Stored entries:
start

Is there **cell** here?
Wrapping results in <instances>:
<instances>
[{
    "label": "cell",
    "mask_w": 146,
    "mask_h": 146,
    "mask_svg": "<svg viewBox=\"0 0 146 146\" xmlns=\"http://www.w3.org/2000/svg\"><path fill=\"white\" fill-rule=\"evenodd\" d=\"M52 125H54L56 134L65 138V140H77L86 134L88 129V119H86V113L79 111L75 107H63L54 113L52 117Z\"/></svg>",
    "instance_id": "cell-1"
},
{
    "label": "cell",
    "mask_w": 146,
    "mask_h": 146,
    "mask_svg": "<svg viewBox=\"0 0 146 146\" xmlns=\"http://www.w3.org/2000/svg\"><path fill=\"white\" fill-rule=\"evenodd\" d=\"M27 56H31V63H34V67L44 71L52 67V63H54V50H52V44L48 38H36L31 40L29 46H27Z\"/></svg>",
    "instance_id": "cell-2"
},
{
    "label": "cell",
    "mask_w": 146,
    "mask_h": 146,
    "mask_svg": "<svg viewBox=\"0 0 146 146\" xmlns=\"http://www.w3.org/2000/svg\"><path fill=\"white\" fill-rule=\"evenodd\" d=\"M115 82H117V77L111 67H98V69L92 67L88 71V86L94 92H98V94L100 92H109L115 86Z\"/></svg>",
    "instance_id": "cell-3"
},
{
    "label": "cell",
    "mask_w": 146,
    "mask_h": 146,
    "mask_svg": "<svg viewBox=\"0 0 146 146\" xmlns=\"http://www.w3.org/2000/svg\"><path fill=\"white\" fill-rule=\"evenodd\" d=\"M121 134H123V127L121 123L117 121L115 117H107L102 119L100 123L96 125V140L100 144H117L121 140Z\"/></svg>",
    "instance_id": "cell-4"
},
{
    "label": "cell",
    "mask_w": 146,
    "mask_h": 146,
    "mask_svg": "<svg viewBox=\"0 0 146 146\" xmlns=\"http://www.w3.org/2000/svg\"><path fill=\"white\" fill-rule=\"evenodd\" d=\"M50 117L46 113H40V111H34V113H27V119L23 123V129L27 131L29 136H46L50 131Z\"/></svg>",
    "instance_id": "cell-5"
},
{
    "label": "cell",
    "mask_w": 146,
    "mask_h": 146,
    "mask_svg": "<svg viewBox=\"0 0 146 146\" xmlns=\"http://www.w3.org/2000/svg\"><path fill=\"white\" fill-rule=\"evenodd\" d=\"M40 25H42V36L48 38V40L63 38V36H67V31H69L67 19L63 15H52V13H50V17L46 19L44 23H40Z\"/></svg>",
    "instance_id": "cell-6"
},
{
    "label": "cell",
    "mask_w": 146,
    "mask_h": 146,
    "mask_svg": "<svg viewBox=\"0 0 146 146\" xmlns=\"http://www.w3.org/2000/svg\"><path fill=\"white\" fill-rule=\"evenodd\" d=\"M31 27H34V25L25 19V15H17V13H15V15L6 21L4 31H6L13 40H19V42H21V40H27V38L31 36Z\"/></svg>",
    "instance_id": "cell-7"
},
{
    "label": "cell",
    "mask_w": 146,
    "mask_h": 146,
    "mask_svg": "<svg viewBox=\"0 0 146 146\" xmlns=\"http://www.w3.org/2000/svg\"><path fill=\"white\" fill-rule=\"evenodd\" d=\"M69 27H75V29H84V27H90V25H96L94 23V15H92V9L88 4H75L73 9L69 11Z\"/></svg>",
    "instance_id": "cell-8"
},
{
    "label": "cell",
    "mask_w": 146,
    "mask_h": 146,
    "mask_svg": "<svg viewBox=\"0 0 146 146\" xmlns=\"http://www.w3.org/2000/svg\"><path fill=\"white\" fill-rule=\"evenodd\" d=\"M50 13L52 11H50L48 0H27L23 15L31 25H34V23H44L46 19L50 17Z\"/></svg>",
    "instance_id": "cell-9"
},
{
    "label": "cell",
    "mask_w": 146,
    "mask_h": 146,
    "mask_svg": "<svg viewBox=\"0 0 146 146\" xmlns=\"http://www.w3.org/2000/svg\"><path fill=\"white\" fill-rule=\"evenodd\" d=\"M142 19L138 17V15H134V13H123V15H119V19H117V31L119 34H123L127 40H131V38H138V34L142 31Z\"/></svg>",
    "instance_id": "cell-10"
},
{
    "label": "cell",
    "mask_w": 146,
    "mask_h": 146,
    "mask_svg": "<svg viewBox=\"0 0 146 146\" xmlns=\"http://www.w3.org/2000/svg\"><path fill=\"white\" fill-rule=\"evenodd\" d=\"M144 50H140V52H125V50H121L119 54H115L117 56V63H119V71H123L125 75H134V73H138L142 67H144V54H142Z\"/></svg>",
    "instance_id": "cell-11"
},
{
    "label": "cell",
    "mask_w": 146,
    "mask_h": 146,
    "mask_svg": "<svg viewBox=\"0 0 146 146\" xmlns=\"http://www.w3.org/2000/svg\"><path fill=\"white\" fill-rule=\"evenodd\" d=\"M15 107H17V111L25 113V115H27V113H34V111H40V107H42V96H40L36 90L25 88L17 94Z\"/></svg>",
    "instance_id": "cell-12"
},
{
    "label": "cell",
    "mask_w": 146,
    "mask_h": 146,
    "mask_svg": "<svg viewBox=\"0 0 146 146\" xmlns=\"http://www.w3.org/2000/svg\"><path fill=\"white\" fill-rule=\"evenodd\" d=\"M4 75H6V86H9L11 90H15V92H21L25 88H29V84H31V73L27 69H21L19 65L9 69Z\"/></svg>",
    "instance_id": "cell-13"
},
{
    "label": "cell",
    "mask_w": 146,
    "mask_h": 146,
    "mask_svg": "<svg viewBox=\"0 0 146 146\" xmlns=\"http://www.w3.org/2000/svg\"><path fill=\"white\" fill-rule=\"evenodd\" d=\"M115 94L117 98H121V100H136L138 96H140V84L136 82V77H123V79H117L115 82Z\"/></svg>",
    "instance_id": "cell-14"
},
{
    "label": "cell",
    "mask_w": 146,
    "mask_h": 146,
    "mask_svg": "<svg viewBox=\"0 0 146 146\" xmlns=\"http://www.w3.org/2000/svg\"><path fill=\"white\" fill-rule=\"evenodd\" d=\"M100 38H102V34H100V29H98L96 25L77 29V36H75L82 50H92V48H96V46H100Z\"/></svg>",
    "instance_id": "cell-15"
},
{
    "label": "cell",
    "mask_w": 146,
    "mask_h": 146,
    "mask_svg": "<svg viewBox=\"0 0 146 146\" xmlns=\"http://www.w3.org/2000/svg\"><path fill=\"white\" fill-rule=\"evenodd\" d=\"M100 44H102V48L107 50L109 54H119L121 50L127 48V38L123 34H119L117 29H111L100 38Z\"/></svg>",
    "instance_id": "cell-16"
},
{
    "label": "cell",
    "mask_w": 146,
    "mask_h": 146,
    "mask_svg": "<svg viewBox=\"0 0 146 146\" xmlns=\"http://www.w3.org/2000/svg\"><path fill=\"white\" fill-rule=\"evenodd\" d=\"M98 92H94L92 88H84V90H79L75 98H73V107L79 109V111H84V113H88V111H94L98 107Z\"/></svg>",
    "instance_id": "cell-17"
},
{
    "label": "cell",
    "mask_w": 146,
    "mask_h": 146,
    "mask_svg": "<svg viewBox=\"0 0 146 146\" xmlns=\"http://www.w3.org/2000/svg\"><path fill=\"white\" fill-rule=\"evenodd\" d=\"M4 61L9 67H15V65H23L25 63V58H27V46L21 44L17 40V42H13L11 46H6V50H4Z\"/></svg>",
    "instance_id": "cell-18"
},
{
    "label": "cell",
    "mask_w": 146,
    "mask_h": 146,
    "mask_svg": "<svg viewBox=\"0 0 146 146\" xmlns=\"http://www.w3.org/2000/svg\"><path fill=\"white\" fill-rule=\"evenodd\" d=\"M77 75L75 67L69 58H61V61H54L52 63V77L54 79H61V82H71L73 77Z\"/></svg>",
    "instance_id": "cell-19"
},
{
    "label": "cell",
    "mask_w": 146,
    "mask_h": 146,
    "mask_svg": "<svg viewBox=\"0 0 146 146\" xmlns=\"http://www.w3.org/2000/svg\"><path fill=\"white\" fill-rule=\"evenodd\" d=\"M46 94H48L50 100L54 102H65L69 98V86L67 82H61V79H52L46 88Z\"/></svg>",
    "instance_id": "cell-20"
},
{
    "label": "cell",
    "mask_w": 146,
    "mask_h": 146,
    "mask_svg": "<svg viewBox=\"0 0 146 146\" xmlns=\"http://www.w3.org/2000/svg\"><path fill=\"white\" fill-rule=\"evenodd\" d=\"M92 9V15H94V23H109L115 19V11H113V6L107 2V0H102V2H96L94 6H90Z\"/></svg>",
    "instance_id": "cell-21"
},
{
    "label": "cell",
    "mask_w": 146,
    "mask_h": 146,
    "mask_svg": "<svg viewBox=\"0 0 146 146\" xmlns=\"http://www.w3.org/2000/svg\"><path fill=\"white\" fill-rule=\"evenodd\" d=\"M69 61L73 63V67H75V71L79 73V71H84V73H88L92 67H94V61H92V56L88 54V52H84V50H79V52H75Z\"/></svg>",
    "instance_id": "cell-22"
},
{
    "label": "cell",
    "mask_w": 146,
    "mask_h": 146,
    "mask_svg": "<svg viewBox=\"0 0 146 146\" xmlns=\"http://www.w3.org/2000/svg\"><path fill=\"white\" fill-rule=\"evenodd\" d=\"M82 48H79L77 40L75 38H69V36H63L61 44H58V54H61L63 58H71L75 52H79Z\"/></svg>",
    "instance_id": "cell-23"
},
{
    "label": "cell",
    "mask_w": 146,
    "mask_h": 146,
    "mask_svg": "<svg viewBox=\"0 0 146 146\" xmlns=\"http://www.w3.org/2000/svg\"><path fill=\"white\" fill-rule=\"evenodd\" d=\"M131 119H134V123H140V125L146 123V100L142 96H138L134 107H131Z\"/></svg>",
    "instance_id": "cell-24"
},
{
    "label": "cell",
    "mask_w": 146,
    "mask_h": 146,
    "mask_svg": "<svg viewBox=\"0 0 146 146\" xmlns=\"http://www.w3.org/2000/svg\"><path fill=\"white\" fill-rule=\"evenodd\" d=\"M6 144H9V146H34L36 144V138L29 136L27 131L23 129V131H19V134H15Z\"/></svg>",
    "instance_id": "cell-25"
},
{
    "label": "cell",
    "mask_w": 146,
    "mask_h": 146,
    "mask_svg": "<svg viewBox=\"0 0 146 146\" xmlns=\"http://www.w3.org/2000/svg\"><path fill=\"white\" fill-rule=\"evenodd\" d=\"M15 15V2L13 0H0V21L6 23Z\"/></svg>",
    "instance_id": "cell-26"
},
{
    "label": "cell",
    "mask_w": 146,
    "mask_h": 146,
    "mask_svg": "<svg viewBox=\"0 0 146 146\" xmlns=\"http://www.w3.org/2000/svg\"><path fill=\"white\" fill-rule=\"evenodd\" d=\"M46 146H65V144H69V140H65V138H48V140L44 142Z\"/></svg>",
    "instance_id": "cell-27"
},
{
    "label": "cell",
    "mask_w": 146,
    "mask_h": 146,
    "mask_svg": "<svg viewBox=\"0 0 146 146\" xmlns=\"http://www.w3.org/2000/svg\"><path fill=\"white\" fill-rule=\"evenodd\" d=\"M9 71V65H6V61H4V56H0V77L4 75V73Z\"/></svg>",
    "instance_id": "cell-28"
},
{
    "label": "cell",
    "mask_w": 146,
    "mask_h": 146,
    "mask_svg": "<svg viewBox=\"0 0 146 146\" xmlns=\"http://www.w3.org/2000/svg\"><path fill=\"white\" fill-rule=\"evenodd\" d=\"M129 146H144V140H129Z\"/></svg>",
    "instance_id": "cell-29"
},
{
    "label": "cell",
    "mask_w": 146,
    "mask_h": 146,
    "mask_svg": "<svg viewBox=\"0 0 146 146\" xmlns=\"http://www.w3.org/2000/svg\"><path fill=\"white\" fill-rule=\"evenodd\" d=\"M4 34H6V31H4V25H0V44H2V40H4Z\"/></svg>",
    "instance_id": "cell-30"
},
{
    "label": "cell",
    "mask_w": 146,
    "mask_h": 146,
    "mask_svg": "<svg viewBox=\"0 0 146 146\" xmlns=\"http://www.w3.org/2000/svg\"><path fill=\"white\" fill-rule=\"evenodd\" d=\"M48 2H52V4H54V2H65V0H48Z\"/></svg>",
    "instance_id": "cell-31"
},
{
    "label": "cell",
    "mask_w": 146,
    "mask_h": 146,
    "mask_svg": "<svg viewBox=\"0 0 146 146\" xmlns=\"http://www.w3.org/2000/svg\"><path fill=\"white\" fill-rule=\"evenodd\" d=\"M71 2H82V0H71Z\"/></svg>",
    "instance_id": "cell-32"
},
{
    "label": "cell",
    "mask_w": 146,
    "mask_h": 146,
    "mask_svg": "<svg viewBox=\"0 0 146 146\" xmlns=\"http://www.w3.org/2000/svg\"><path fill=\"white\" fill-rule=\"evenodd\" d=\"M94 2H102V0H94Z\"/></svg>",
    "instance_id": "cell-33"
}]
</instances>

end

» EXERCISE INSTRUCTIONS: How many lines of the entries above contain the string "instances"? Reply with the number only.

» SOLUTION TO THE PROBLEM: 3